▶ Challenge 1
Translate this sentence from the passage on New Zealand public holiday pay into Spanish: "Salaried workers are owed the same minimum."

The two entitlements: time-and-a-half plus an alternative day

Anyone who works on a public holiday in New Zealand is entitled to two things at the same time. The first is a higher pay rate: at minimum, time-and-a-half of your relevant daily pay for the hours you actually work. The second is an alternative holiday — a paid day off, taken later, that you keep on the books until you use it. Both entitlements are written into Part 2 of the Holidays Act 2003 and you cannot trade one off against the other in your contract.

The time-and-a-half is automatic. The alternative holiday, however, only applies if the public holiday fell on what the Act calls an "otherwise working day" for you. That test is the heart of how the Act treats different working patterns differently, and it is where most disputes arise. We unpack it below.

How time-and-a-half is actually calculated

Time-and-a-half is calculated against your relevant daily pay — what you would have earned that day under your normal pay arrangements, including most regular allowances and incentive payments. If you are paid an hourly rate, that is straightforward: your hourly rate multiplied by 1.5, multiplied by the hours you worked. A baker on $28 an hour who works a six-hour shift on Easter Monday earns $252 ($28 × 1.5 × 6) for the day, before any productivity bonus or shift loading.

If your pay varies week to week, or you cannot easily work out what you would have earned, your employer can use your average daily pay instead. That figure comes from your gross earnings over the past 52 weeks divided by the number of whole or part days you actually worked. Average daily pay is the fallback, not the default — your employer should use relevant daily pay first if it can be reasonably worked out.

Salaried workers are owed the same minimum. Your employer needs to derive an hourly rate from your annual salary, then apply the time-and-a-half multiplier to the hours you worked. Working a full eight-hour day on a public holiday is worth twelve hours of ordinary salary on top of your normal pay for that pay period.

▶ Exercise data
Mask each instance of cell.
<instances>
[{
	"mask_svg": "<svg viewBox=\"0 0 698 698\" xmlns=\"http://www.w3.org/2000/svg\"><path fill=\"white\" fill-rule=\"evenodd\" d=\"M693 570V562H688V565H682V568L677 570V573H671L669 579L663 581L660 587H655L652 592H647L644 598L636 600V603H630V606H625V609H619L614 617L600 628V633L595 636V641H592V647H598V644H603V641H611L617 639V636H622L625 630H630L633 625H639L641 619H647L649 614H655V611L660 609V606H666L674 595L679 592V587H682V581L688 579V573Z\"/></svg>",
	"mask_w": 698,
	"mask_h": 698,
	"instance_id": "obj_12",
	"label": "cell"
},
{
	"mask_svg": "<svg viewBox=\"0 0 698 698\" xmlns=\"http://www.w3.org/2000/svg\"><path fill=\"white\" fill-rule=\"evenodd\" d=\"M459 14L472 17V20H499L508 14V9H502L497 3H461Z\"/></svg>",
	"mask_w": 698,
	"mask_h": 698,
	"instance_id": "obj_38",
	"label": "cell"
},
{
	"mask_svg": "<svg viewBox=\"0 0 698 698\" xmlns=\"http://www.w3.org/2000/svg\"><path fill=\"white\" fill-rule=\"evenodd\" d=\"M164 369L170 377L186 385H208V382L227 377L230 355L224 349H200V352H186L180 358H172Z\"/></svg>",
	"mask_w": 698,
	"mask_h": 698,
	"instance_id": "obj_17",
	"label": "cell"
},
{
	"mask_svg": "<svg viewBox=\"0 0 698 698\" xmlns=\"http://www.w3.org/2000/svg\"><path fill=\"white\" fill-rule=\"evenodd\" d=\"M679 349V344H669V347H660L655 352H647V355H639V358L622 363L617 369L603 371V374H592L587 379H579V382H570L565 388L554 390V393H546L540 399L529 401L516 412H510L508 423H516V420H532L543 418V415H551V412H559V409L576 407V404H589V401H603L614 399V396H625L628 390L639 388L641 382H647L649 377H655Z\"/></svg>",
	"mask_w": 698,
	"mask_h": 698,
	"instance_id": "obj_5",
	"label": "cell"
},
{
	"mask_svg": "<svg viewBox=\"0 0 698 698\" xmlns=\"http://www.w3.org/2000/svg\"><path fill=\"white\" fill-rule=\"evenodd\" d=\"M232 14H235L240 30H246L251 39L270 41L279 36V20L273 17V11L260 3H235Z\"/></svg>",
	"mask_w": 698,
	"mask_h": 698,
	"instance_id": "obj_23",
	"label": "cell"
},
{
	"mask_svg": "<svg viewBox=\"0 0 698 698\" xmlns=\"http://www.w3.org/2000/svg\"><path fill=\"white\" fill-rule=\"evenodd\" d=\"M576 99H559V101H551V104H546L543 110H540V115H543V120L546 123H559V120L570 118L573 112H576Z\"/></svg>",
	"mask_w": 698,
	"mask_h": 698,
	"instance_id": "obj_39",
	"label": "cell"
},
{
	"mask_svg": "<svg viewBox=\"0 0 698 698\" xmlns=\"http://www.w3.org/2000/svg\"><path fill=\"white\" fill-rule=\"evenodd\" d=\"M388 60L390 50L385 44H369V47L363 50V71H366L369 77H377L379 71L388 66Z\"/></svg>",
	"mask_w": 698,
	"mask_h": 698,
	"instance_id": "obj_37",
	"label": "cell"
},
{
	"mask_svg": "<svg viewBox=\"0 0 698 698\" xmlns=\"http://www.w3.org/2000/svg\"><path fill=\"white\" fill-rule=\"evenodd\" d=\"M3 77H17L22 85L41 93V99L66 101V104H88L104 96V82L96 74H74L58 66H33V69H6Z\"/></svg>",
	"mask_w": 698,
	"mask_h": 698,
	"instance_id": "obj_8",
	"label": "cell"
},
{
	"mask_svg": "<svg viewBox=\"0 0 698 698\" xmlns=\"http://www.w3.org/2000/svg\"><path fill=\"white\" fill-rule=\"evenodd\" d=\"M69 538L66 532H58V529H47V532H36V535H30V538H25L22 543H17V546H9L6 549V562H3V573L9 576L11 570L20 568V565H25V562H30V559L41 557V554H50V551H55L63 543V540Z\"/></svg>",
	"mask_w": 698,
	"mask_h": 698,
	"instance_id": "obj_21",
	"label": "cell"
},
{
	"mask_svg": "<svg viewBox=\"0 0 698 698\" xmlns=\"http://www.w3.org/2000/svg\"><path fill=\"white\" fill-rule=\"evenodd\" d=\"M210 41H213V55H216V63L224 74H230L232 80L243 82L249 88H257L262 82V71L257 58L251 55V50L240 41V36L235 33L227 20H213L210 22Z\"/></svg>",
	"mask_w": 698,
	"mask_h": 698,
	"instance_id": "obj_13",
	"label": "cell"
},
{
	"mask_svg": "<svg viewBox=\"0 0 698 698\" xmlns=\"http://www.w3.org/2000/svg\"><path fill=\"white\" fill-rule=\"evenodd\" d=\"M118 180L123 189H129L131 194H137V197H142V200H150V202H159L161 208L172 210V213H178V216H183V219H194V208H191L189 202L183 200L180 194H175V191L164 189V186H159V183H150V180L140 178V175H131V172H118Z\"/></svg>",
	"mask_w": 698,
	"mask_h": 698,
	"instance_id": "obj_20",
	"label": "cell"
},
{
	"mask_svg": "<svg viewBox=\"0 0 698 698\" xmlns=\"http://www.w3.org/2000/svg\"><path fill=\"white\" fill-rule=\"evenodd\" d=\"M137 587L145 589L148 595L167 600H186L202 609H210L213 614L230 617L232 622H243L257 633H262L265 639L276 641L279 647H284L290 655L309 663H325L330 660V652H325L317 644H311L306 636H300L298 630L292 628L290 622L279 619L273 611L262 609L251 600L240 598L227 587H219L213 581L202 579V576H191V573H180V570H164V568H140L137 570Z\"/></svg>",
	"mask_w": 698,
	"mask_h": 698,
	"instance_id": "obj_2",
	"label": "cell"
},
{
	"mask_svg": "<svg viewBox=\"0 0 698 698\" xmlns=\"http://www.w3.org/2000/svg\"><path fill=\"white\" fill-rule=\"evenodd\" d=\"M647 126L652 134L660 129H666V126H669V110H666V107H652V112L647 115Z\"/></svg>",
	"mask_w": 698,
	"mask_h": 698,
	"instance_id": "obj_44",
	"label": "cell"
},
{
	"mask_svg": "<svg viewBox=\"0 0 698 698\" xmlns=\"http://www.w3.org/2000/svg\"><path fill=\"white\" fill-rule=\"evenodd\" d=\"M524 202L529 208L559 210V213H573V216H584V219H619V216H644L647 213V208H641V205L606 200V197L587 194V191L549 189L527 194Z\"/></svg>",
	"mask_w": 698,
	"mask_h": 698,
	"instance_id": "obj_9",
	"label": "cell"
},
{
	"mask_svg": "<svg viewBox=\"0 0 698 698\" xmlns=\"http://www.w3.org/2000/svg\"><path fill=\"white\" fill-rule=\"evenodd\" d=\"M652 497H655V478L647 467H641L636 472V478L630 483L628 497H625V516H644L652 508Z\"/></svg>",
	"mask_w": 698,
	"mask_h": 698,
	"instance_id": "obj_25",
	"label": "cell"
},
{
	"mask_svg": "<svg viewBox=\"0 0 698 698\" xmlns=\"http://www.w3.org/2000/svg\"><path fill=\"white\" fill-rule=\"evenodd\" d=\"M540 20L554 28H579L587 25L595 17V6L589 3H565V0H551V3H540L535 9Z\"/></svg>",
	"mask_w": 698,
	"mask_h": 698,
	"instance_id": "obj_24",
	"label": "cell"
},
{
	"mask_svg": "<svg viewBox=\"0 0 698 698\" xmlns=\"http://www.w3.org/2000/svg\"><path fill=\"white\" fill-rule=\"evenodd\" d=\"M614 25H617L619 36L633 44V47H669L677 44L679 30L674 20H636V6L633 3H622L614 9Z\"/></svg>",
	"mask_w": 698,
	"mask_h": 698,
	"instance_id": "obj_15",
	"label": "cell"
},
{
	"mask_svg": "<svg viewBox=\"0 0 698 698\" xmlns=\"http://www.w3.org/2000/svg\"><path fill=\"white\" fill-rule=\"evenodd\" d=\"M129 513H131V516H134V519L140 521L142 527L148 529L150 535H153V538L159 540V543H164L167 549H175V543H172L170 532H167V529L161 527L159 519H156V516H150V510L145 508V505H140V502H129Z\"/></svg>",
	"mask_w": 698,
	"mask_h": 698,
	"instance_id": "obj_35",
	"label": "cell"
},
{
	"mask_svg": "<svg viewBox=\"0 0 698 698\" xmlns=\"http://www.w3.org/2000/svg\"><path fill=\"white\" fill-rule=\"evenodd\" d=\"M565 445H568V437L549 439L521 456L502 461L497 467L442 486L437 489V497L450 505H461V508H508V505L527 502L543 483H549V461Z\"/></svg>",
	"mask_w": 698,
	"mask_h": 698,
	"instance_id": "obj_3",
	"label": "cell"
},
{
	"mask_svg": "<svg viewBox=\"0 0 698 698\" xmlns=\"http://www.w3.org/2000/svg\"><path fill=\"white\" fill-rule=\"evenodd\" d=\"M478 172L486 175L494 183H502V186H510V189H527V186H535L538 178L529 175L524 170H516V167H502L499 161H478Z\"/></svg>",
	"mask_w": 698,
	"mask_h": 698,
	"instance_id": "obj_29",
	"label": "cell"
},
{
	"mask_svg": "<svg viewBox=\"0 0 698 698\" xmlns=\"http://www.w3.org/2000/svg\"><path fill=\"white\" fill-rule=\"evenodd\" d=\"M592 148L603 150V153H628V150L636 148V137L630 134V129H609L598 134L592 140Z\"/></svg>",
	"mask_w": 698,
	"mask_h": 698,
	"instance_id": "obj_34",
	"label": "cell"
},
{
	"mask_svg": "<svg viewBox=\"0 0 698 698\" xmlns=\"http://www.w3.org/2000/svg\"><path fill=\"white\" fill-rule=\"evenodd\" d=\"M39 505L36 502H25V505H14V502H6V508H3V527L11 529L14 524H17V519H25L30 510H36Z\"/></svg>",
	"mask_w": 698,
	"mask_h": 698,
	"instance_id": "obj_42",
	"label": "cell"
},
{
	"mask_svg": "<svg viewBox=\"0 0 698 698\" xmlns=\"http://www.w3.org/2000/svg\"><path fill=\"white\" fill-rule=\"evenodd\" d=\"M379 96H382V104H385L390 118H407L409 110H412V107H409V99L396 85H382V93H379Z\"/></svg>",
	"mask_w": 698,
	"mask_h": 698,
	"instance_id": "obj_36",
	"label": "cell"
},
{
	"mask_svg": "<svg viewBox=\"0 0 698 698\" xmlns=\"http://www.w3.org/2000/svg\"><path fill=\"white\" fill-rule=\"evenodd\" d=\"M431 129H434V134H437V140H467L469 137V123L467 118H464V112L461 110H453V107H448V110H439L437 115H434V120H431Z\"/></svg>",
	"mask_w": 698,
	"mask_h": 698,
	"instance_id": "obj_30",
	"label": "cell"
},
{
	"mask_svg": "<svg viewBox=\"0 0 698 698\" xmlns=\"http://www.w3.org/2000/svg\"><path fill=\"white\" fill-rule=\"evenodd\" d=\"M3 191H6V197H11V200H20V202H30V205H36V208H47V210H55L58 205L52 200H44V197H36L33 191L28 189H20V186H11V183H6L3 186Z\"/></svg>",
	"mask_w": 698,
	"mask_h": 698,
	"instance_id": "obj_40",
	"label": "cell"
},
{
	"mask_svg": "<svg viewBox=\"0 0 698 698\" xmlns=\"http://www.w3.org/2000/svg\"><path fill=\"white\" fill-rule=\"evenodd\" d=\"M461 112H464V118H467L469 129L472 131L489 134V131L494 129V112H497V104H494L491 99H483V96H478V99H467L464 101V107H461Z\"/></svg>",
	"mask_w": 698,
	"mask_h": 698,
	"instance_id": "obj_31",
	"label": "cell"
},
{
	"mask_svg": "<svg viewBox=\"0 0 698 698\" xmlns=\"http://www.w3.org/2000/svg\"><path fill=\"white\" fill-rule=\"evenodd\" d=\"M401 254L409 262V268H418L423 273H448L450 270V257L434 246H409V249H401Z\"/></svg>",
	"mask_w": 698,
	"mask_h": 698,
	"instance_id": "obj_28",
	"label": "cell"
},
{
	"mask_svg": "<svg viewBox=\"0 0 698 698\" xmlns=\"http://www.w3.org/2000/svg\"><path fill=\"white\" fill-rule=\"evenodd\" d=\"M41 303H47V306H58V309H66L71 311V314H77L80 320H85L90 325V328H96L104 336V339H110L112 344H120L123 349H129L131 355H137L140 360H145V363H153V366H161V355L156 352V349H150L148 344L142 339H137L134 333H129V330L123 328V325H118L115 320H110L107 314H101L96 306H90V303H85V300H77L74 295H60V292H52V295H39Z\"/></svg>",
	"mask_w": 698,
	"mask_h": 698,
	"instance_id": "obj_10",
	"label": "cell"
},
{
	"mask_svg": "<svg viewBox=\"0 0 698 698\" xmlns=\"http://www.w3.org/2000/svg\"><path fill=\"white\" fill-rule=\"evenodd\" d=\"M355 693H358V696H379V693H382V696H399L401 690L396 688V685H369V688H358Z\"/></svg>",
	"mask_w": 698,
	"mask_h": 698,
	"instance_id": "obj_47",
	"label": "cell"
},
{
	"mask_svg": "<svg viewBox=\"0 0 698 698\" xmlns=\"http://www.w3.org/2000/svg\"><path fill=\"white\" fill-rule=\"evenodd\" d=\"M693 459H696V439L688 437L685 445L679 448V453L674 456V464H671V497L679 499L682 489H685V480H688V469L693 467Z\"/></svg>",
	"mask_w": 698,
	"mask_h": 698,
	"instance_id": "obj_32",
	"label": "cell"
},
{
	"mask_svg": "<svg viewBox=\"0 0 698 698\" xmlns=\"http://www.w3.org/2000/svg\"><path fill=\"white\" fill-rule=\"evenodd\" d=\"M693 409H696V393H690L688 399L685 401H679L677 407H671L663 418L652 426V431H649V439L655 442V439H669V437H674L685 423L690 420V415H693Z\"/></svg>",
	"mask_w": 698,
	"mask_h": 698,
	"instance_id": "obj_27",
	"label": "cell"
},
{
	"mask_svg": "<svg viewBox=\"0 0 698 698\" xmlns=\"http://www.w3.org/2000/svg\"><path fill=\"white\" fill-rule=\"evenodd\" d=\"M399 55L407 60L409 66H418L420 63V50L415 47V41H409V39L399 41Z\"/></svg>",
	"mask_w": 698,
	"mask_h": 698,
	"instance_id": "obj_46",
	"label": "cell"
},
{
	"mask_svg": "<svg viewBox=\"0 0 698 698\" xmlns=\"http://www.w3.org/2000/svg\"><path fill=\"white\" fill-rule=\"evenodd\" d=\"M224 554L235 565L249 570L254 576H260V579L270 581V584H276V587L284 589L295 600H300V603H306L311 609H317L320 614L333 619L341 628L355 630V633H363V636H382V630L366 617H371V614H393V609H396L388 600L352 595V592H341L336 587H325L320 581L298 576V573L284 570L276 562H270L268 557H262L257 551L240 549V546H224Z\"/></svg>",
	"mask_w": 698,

▶ Challenge 2
Copy out the listing, starting with its first line and going on through the line that contains "14H235L240 30H246L251 39L270", including both of those lines.

▶ Expected answer 1
A los trabajadores asalariados se les debe el mismo mínimo.

▶ Expected answer 2
Mask each instance of cell.
<instances>
[{
	"mask_svg": "<svg viewBox=\"0 0 698 698\" xmlns=\"http://www.w3.org/2000/svg\"><path fill=\"white\" fill-rule=\"evenodd\" d=\"M693 570V562H688V565H682V568L677 570V573H671L669 579L663 581L660 587H655L652 592H647L644 598L636 600V603H630V606H625V609H619L614 617L600 628V633L595 636V641H592V647H598V644H603V641H611L617 639V636H622L625 630H630L633 625H639L641 619H647L649 614H655V611L660 609V606H666L674 595L679 592V587H682V581L688 579V573Z\"/></svg>",
	"mask_w": 698,
	"mask_h": 698,
	"instance_id": "obj_12",
	"label": "cell"
},
{
	"mask_svg": "<svg viewBox=\"0 0 698 698\" xmlns=\"http://www.w3.org/2000/svg\"><path fill=\"white\" fill-rule=\"evenodd\" d=\"M459 14L472 17V20H499L508 14V9H502L497 3H461Z\"/></svg>",
	"mask_w": 698,
	"mask_h": 698,
	"instance_id": "obj_38",
	"label": "cell"
},
{
	"mask_svg": "<svg viewBox=\"0 0 698 698\" xmlns=\"http://www.w3.org/2000/svg\"><path fill=\"white\" fill-rule=\"evenodd\" d=\"M164 369L170 377L186 385H208V382L227 377L230 355L224 349H200V352H186L180 358H172Z\"/></svg>",
	"mask_w": 698,
	"mask_h": 698,
	"instance_id": "obj_17",
	"label": "cell"
},
{
	"mask_svg": "<svg viewBox=\"0 0 698 698\" xmlns=\"http://www.w3.org/2000/svg\"><path fill=\"white\" fill-rule=\"evenodd\" d=\"M679 349V344H669V347H660L655 352H647V355H639V358L622 363L617 369L603 371V374H592L587 379H579V382H570L565 388L554 390V393H546L540 399L529 401L516 412H510L508 423H516V420H532L543 418V415H551V412H559V409L576 407V404H589V401H603L614 399V396H625L628 390L639 388L641 382H647L649 377H655Z\"/></svg>",
	"mask_w": 698,
	"mask_h": 698,
	"instance_id": "obj_5",
	"label": "cell"
},
{
	"mask_svg": "<svg viewBox=\"0 0 698 698\" xmlns=\"http://www.w3.org/2000/svg\"><path fill=\"white\" fill-rule=\"evenodd\" d=\"M232 14H235L240 30H246L251 39L270 41L279 36V20L273 17V11L260 3H235Z\"/></svg>",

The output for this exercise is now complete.